_What to produce_
In full and without alteration, copy the listing.

_Data_
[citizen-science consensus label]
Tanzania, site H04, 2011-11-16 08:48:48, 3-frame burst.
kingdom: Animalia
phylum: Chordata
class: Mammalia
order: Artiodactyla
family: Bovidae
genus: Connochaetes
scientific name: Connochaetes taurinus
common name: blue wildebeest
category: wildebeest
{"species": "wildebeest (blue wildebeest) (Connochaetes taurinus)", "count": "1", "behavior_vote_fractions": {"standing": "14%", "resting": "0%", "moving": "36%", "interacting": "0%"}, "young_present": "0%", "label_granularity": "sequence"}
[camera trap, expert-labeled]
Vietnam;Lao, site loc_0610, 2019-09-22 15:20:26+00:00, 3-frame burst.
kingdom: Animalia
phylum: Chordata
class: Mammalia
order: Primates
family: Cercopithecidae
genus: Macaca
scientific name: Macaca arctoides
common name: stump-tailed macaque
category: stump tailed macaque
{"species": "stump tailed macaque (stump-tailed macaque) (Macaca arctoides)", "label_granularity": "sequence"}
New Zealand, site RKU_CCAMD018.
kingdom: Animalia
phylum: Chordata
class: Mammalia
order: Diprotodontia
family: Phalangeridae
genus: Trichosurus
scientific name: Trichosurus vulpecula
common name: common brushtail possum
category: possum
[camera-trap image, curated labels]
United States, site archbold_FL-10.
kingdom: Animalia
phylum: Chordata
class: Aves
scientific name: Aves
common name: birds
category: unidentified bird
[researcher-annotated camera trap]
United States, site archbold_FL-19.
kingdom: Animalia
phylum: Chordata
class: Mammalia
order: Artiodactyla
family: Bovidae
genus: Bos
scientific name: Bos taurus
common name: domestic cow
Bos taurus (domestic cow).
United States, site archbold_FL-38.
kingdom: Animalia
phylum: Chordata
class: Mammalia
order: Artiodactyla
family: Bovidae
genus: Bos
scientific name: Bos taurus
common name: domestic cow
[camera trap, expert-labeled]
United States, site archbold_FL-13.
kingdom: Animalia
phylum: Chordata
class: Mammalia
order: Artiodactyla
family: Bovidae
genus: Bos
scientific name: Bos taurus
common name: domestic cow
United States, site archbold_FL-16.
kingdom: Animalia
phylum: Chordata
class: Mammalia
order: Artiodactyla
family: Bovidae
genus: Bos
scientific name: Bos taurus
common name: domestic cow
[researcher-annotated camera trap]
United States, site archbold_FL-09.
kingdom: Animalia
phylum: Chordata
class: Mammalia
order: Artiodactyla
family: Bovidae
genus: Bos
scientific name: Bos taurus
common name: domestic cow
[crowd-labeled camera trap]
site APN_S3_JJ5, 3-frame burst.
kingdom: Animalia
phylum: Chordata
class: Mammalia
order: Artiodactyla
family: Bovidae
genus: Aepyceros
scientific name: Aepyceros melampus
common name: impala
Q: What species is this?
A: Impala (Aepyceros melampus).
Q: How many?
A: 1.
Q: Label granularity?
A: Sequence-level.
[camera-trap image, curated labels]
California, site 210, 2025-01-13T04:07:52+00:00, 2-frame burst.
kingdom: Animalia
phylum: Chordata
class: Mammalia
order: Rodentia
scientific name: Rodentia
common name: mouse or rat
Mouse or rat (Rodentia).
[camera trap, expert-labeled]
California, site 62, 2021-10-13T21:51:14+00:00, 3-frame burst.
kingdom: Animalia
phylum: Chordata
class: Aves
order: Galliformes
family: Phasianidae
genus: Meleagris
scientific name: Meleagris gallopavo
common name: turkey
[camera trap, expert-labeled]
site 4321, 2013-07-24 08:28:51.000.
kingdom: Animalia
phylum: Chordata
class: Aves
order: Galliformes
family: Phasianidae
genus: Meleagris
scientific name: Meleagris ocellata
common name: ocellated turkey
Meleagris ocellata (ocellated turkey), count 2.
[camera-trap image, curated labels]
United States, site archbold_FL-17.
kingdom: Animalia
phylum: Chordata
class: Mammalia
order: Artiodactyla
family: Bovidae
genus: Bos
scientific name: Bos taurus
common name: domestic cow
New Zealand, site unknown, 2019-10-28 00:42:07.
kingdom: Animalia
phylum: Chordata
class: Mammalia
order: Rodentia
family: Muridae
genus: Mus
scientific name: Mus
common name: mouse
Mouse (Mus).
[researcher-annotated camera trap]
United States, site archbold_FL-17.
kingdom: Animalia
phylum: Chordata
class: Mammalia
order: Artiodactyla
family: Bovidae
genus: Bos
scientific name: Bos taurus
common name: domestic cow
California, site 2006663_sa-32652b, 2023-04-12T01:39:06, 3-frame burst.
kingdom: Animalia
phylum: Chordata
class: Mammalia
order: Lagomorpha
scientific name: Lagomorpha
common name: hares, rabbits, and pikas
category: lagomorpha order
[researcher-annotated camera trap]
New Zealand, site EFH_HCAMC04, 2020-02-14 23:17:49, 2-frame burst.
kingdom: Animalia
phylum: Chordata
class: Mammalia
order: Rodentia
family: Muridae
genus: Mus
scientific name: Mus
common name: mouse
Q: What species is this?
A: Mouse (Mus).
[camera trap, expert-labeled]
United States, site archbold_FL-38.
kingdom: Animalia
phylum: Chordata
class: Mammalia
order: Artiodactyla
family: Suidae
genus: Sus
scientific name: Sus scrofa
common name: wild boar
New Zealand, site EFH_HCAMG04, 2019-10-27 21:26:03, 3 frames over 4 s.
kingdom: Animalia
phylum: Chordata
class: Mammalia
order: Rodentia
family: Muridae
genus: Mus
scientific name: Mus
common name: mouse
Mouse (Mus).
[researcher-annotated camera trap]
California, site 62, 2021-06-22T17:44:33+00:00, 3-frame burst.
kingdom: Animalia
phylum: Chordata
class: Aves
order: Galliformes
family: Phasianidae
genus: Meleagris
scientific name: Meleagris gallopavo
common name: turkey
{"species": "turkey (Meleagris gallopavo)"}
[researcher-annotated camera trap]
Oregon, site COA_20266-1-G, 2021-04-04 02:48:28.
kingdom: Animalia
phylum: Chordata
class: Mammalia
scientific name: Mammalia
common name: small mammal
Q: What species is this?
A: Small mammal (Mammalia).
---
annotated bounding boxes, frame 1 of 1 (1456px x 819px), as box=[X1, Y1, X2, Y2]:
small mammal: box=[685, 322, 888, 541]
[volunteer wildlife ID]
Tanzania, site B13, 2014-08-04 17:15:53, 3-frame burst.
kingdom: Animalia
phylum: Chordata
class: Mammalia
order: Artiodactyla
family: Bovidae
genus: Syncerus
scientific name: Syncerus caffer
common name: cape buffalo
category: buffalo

_Output below_
[citizen-science consensus label]
Tanzania, site H04, 2011-11-16 08:48:48, 3-frame burst.
kingdom: Animalia
phylum: Chordata
class: Mammalia
order: Artiodactyla
family: Bovidae
genus: Connochaetes
scientific name: Connochaetes taurinus
common name: blue wildebeest
category: wildebeest
{"species": "wildebeest (blue wildebeest) (Connochaetes taurinus)", "count": "1", "behavior_vote_fractions": {"standing": "14%", "resting": "0%", "moving": "36%", "interacting": "0%"}, "young_present": "0%", "label_granularity": "sequence"}
[camera trap, expert-labeled]
Vietnam;Lao, site loc_0610, 2019-09-22 15:20:26+00:00, 3-frame burst.
kingdom: Animalia
phylum: Chordata
class: Mammalia
order: Primates
family: Cercopithecidae
genus: Macaca
scientific name: Macaca arctoides
common name: stump-tailed macaque
category: stump tailed macaque
{"species": "stump tailed macaque (stump-tailed macaque) (Macaca arctoides)", "label_granularity": "sequence"}
New Zealand, site RKU_CCAMD018.
kingdom: Animalia
phylum: Chordata
class: Mammalia
order: Diprotodontia
family: Phalangeridae
genus: Trichosurus
scientific name: Trichosurus vulpecula
common name: common brushtail possum
category: possum
[camera-trap image, curated labels]
United States, site archbold_FL-10.
kingdom: Animalia
phylum: Chordata
class: Aves
scientific name: Aves
common name: birds
category: unidentified bird
[researcher-annotated camera trap]
United States, site archbold_FL-19.
kingdom: Animalia
phylum: Chordata
class: Mammalia
order: Artiodactyla
family: Bovidae
genus: Bos
scientific name: Bos taurus
common name: domestic cow
Bos taurus (domestic cow).
United States, site archbold_FL-38.
kingdom: Animalia
phylum: Chordata
class: Mammalia
order: Artiodactyla
family: Bovidae
genus: Bos
scientific name: Bos taurus
common name: domestic cow
[camera trap, expert-labeled]
United States, site archbold_FL-13.
kingdom: Animalia
phylum: Chordata
class: Mammalia
order: Artiodactyla
family: Bovidae
genus: Bos
scientific name: Bos taurus
common name: domestic cow
United States, site archbold_FL-16.
kingdom: Animalia
phylum: Chordata
class: Mammalia
order: Artiodactyla
family: Bovidae
genus: Bos
scientific name: Bos taurus
common name: domestic cow
[researcher-annotated camera trap]
United States, site archbold_FL-09.
kingdom: Animalia
phylum: Chordata
class: Mammalia
order: Artiodactyla
family: Bovidae
genus: Bos
scientific name: Bos taurus
common name: domestic cow
[crowd-labeled camera trap]
site APN_S3_JJ5, 3-frame burst.
kingdom: Animalia
phylum: Chordata
class: Mammalia
order: Artiodactyla
family: Bovidae
genus: Aepyceros
scientific name: Aepyceros melampus
common name: impala
Q: What species is this?
A: Impala (Aepyceros melampus).
Q: How many?
A: 1.
Q: Label granularity?
A: Sequence-level.
[camera-trap image, curated labels]
California, site 210, 2025-01-13T04:07:52+00:00, 2-frame burst.
kingdom: Animalia
phylum: Chordata
class: Mammalia
order: Rodentia
scientific name: Rodentia
common name: mouse or rat
Mouse or rat (Rodentia).
[camera trap, expert-labeled]
California, site 62, 2021-10-13T21:51:14+00:00, 3-frame burst.
kingdom: Animalia
phylum: Chordata
class: Aves
order: Galliformes
family: Phasianidae
genus: Meleagris
scientific name: Meleagris gallopavo
common name: turkey
[camera trap, expert-labeled]
site 4321, 2013-07-24 08:28:51.000.
kingdom: Animalia
phylum: Chordata
class: Aves
order: Galliformes
family: Phasianidae
genus: Meleagris
scientific name: Meleagris ocellata
common name: ocellated turkey
Meleagris ocellata (ocellated turkey), count 2.
[camera-trap image, curated labels]
United States, site archbold_FL-17.
kingdom: Animalia
phylum: Chordata
class: Mammalia
order: Artiodactyla
family: Bovidae
genus: Bos
scientific name: Bos taurus
common name: domestic cow
New Zealand, site unknown, 2019-10-28 00:42:07.
kingdom: Animalia
phylum: Chordata
class: Mammalia
order: Rodentia
family: Muridae
genus: Mus
scientific name: Mus
common name: mouse
Mouse (Mus).
[researcher-annotated camera trap]
United States, site archbold_FL-17.
kingdom: Animalia
phylum: Chordata
class: Mammalia
order: Artiodactyla
family: Bovidae
genus: Bos
scientific name: Bos taurus
common name: domestic cow
California, site 2006663_sa-32652b, 2023-04-12T01:39:06, 3-frame burst.
kingdom: Animalia
phylum: Chordata
class: Mammalia
order: Lagomorpha
scientific name: Lagomorpha
common name: hares, rabbits, and pikas
category: lagomorpha order
[researcher-annotated camera trap]
New Zealand, site EFH_HCAMC04, 2020-02-14 23:17:49, 2-frame burst.
kingdom: Animalia
phylum: Chordata
class: Mammalia
order: Rodentia
family: Muridae
genus: Mus
scientific name: Mus
common name: mouse
Q: What species is this?
A: Mouse (Mus).
[camera trap, expert-labeled]
United States, site archbold_FL-38.
kingdom: Animalia
phylum: Chordata
class: Mammalia
order: Artiodactyla
family: Suidae
genus: Sus
scientific name: Sus scrofa
common name: wild boar
New Zealand, site EFH_HCAMG04, 2019-10-27 21:26:03, 3 frames over 4 s.
kingdom: Animalia
phylum: Chordata
class: Mammalia
order: Rodentia
family: Muridae
genus: Mus
scientific name: Mus
common name: mouse
Mouse (Mus).
[researcher-annotated camera trap]
California, site 62, 2021-06-22T17:44:33+00:00, 3-frame burst.
kingdom: Animalia
phylum: Chordata
class: Aves
order: Galliformes
family: Phasianidae
genus: Meleagris
scientific name: Meleagris gallopavo
common name: turkey
{"species": "turkey (Meleagris gallopavo)"}
[researcher-annotated camera trap]
Oregon, site COA_20266-1-G, 2021-04-04 02:48:28.
kingdom: Animalia
phylum: Chordata
class: Mammalia
scientific name: Mammalia
common name: small mammal
Q: What species is this?
A: Small mammal (Mammalia).
---
annotated bounding boxes, frame 1 of 1 (1456px x 819px), as box=[X1, Y1, X2, Y2]:
small mammal: box=[685, 322, 888, 541]
[volunteer wildlife ID]
Tanzania, site B13, 2014-08-04 17:15:53, 3-frame burst.
kingdom: Animalia
phylum: Chordata
class: Mammalia
order: Artiodactyla
family: Bovidae
genus: Syncerus
scientific name: Syncerus caffer
common name: cape buffalo
category: buffalo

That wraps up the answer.